Há outros projetos em andamento. Além do desenvolvimento dos testes serológicos, já foram anunciadas outras iniciativas no sentido de testar a presença de anticorpos na população portuguesa.

  • O Instituto Nacional Dr. Ricardo Jorge (INSA) vai realizar um estudo a nível nacional que tem como finalidade conhecer a percentagem de pessoas que têm anticorpos contra o SARS-CoV-2. O Instituto anunciou que o inquérito arrancará este mês de mês e irá envolver 2.070 pessoas. Os laboratórios parceiros do INSA vão convidar os utentes que se dirigem para fazer análises de rotina de controlo dos seus problemas para “doarem um pouquinho de sangue” para depois se poder determinar a concentração de anticorpos contra este vírus.
  • A Fundação Champalimaud e o Algarve Biodemical Center vão fazer testes serológicos a um conjunto de 1.235 pessoas de serviços essenciais do concelho de Loulé, anunciou a Fundação no passado dia 25 de abril.
  • A Ordem também "vai fazer um estudo neste sentido, com algumas organizações", adiantou o bastonário ao SAPO24 esta segunda-feira.
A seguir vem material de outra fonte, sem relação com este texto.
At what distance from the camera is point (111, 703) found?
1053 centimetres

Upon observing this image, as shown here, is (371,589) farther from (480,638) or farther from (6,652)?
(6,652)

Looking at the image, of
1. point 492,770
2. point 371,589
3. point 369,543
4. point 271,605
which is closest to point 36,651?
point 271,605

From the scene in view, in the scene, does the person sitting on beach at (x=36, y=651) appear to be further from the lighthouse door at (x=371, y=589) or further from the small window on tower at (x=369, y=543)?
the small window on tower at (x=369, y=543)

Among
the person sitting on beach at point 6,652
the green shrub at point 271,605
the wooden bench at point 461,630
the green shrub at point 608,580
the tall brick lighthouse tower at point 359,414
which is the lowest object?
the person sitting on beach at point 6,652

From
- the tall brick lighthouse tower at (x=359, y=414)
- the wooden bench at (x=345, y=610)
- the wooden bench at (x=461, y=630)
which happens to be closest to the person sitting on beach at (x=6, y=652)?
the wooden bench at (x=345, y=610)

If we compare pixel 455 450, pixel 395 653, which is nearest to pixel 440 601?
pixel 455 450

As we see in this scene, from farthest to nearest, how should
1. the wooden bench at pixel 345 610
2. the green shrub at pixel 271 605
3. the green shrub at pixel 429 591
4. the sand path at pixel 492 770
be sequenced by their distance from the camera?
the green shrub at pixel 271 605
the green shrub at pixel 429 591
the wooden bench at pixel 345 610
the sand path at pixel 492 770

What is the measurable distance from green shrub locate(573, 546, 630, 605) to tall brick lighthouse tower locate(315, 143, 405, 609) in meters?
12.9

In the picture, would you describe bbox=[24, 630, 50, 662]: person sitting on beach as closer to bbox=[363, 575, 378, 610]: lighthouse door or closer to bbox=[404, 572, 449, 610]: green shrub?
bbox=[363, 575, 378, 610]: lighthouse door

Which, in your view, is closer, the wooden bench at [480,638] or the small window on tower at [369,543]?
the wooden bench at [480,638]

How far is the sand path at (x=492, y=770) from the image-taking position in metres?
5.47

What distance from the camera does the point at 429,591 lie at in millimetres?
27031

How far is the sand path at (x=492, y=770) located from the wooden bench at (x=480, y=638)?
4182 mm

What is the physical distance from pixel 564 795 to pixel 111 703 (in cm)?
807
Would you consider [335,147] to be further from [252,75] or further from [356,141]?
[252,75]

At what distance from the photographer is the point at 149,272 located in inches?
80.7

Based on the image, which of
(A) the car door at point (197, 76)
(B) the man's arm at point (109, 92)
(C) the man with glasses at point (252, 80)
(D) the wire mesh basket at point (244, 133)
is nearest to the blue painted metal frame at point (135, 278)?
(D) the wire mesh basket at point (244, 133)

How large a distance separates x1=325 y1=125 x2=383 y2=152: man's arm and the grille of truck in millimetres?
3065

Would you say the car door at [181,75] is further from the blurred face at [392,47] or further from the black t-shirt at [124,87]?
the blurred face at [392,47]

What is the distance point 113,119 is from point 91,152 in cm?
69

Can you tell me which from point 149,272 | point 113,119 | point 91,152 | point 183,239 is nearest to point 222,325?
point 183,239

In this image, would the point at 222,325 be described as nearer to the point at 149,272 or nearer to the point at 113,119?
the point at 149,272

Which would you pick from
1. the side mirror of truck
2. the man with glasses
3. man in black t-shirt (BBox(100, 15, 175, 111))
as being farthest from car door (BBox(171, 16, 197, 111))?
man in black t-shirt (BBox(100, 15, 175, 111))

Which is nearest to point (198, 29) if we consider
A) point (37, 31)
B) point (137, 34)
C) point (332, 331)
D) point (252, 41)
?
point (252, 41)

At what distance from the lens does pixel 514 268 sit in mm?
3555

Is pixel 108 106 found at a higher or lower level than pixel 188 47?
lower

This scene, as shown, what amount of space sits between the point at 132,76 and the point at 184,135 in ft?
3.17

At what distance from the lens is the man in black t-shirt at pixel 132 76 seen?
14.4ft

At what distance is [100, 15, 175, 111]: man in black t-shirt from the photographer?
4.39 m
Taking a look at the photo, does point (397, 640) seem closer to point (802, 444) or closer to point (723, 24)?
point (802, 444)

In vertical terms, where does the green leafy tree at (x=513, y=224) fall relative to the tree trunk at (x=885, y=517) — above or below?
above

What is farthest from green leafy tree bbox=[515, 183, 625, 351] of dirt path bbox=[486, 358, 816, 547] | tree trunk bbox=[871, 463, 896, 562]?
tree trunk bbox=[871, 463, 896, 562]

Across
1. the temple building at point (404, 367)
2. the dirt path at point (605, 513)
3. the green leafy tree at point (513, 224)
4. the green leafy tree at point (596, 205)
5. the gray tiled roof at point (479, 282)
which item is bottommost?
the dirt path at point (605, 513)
Avançando no tempo... Uma vez feitos os estudos que caracterizam a população em termos dos anticorpos contra o novo coronavírus, o que significaria a existência de um "passaporte imunológico" em Portugal? Miguel Guimarães, da Ordem dos Médicos, avança algumas ideias:

  • A "retoma da atividade dita normal" poderia ser feita "com mais segurança" por ser possível saber quem provavelmente "já é resistente ao vírus".
  • "Ficávamos a saber, por exemplo, que há um determinado número de profissionais de saúde ou de cuidadores que à partida são imunes e não passam a infeção". "Isto pode começar a dar alguma confiança às pessoas", e "podemos transportar [esta lógica] para qualquer área" profissional.
  • Significaria também que as pessoas com este passaporte teriam "mais liberdade naquilo que são as suas próprias atividades", embora não possa "haver margem para isto ser interpretado de forma a excluir". A ideia seria identificar quais as pessoas que "têm de estar mais protegidas" e definir melhor as "medidas de segurança" - por exemplo, "quem não tiver imunidade tem de continuar a andar de máscara".
  • Esta "tem de ser uma medida das autoridades de saúde", sendo que a Ordem quer contribuir para "estimular a pensar nesta matéria de forma diferente", sugerindo que se vá fazendo desde já uma reflexão sobre "quais são os passos que vamos dar no país", como vai ser feita a "investigação da população" e que tipo de "colaboração com instituições internacionais" pode ser estabelecida.